Passage shown ::
——————

问题
I've got a whole heap of files on a server, and I want to upload these onto S3. The files are stored with a .data extension, but really they're just a bunch of jpegs,pngs,zips or pdfs.
I've already written a short script which finds the mime type and uploads them onto S3 and that works but it's slow. Is there any way to make the below run using gnu parallel?
#!/bin/bash
for n in $(find -name "*.data")
do
data=".data"
extension=`file $n | cut -d ' ' -f2 | awk '{print tolower($0)}'`
mimetype=`file --mime-type $n | cut -d ' ' -f2`
fullpath=`readlink -f $n`
changed="${fullpath/.data/.$extension}"
filePathWithExtensionChanged=${changed#*internal_data}
s3upload="s3cmd put -m $mimetype --acl-public $fullpath s3://tff-xenforo-data"$filePathWithExtensionChanged
response=`$s3upload`
echo $response
done
Also I'm sure this code could be greatly improved in general :) Feedback tips would be greatly appreciated.
回答1:
You are clearly skilled in writing shell, and extremely close to a solution:
s3upload_single() {
n=$1
data=".data"
extension=`file $n | cut -d ' ' -f2 | awk '{print tolower($0)}'`
mimetype=`file --mime-type $n | cut -d ' ' -f2`
fullpath=`readlink -f $n`
changed="${fullpath/.data/.$extension}"

——————

Records shown ::
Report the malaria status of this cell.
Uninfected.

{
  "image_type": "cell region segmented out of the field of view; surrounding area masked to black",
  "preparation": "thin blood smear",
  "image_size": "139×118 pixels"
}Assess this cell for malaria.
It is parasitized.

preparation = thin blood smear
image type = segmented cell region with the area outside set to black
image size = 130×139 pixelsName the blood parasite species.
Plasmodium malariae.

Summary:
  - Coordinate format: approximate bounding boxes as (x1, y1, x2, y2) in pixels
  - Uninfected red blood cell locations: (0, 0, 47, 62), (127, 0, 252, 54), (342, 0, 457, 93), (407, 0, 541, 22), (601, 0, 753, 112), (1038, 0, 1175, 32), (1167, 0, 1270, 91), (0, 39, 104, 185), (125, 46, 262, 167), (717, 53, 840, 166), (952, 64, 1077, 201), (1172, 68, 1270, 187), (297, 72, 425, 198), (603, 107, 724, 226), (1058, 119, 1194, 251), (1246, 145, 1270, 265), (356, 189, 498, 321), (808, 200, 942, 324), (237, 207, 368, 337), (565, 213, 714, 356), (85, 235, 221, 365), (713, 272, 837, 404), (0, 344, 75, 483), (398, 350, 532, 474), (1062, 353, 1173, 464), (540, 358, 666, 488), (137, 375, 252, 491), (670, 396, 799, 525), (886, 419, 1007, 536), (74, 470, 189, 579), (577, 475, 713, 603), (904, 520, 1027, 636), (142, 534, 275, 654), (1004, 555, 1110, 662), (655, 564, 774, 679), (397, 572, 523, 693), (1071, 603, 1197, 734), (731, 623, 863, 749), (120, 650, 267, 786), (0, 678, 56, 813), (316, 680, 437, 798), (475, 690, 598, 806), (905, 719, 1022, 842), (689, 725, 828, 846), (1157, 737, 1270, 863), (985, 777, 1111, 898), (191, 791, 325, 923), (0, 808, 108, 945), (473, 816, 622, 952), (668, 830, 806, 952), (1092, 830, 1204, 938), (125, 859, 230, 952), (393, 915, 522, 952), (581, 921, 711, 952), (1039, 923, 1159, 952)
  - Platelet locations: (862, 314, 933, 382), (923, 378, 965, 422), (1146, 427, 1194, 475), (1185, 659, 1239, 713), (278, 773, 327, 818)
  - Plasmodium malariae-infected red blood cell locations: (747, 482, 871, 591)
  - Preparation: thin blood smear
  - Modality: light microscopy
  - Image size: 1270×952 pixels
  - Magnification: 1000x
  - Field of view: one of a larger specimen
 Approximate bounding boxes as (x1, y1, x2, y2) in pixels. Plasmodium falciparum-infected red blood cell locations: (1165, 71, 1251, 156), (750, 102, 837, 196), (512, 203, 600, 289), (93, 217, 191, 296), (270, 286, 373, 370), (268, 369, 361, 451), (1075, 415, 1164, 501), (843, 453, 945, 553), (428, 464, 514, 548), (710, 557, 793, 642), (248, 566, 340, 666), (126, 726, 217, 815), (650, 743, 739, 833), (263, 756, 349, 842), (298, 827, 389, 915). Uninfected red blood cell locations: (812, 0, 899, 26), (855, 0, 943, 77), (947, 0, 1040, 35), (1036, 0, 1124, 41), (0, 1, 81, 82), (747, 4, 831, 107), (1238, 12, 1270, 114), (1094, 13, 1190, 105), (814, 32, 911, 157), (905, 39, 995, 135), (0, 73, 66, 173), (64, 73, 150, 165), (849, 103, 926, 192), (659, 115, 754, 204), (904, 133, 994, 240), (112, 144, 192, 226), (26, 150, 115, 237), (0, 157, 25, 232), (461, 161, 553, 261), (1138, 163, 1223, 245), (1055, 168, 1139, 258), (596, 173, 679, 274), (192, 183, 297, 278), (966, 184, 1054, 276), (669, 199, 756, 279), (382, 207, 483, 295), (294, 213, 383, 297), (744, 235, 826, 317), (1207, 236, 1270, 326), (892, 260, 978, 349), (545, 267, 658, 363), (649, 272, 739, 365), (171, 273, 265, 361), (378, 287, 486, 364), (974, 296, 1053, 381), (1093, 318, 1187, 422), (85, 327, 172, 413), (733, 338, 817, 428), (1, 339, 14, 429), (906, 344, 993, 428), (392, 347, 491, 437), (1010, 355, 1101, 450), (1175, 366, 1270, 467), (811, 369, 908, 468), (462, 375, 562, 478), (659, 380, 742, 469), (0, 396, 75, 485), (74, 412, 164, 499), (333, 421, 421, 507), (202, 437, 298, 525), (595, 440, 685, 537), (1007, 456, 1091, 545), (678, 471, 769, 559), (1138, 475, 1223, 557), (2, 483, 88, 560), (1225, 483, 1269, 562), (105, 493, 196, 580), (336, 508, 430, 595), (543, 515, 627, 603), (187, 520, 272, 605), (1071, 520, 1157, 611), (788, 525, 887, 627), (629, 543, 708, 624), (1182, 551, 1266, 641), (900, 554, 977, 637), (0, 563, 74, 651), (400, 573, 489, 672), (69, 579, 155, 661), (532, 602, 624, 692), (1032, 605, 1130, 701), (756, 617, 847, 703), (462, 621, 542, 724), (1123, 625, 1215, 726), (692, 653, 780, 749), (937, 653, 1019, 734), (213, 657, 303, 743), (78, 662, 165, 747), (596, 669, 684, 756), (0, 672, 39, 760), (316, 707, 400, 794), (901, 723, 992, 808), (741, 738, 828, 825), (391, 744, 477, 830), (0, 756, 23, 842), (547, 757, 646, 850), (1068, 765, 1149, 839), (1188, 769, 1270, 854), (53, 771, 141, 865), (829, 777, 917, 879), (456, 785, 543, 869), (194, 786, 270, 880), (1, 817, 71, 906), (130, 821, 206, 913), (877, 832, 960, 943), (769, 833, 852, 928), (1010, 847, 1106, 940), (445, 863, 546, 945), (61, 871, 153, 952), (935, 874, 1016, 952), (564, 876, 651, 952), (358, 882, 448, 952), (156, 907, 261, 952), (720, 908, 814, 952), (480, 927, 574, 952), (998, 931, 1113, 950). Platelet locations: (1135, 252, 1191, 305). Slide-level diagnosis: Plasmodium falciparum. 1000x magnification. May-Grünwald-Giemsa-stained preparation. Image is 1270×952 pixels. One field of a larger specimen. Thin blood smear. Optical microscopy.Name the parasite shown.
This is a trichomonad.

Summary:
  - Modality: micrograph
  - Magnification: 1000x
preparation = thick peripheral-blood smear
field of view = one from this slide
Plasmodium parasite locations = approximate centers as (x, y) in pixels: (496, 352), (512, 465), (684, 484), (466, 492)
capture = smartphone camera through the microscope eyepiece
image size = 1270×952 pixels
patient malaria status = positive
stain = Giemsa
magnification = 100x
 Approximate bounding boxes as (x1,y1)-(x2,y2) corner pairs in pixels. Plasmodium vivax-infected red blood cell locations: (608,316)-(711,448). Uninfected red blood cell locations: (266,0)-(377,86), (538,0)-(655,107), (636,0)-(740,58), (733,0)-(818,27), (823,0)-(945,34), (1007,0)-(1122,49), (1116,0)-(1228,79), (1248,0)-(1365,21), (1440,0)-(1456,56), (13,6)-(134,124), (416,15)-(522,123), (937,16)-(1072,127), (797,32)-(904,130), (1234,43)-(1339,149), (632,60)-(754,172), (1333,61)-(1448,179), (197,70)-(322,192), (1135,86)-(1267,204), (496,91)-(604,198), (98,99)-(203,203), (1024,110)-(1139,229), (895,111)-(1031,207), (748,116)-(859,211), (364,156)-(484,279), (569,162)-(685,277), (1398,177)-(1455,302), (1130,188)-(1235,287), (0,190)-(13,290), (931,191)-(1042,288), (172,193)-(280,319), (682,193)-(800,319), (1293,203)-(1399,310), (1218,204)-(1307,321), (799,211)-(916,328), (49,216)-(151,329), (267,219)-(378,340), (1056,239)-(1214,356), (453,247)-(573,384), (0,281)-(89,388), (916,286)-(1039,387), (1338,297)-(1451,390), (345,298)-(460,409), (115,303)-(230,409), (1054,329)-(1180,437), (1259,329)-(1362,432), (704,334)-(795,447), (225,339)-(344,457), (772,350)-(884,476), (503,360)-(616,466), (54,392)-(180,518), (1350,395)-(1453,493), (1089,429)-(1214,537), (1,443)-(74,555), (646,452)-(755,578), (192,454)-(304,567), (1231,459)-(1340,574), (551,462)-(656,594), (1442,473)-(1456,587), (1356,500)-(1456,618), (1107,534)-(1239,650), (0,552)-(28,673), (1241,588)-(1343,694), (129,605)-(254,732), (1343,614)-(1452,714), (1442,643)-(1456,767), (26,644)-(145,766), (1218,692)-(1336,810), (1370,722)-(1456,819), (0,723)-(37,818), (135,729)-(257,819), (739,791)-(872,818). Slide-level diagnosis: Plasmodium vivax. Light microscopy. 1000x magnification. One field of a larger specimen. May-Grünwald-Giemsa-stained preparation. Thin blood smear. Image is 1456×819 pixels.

——————

Exercise requirements ::
A. From the S3 upload thread, write out the passage from "I've already written" to "using gnu parallel?".
B. The S3 upload thread says the .data files are really other kinds of files. List every file type it names for them.

Correct answers ::
A.
I've already written a short script which finds the mime type and uploads them onto S3 and that works but it's slow. Is there any way to make the below run using gnu parallel?

B. jpegs, pngs, zips, pdfs